With the increasing demand for human–machine interaction, it has practical applications to extract desired signals from complex observation signals with noise and interference in communication and signal processing fields. In a complex environment such as a room reverberation, the characteristics of the harmonics are destroyed. The observation signal is also very complex. It is very difficult to extract the target signal. Reverberation speech separation has always been a hot and difficult point in the research of speech signal processing.

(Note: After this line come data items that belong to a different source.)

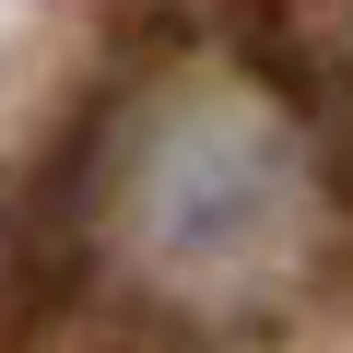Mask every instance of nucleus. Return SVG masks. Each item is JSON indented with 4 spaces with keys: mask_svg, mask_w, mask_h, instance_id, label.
<instances>
[{
    "mask_svg": "<svg viewBox=\"0 0 353 353\" xmlns=\"http://www.w3.org/2000/svg\"><path fill=\"white\" fill-rule=\"evenodd\" d=\"M71 259L153 330L248 341L294 318L341 259V189L306 83L248 48H176L130 71L59 165Z\"/></svg>",
    "mask_w": 353,
    "mask_h": 353,
    "instance_id": "nucleus-1",
    "label": "nucleus"
}]
</instances>
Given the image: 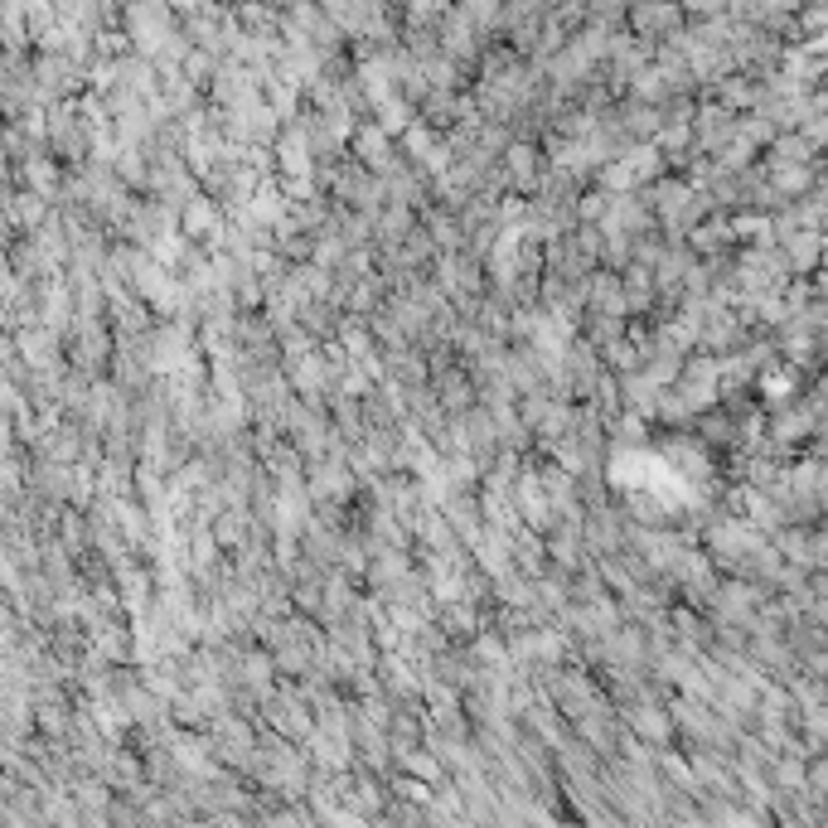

Aiming at the significant reduction of speech intelligibility and sound quality under reverberation and noise conditions, two DNN-based reverberation speech separation algorithms are proposed. The DNN-based monophonic reverberant speech separation algorithm directly conducts training on the deep neural network by learning the mapping from the polluted speech to the pure frequency speech spectrum. The distortion caused by the reverberation environment and the background noise is substantially attenuated. The DNN based speech separation algorithm for double channel reverberation makes use of the powerful learning ability of the deep neural network. By realizing the classification task of time frequency unit, the extraction of target speech is completed. The binaural features of binocular time difference and strong difference, as well as the mono features of Gammatone frequency cepstral coefficients, were used as the major auditory features of the classification. The evaluation and comparison show that the DNN-based reverberant speech separation algorithm produces good separation results under various multi-source reverberation conditions.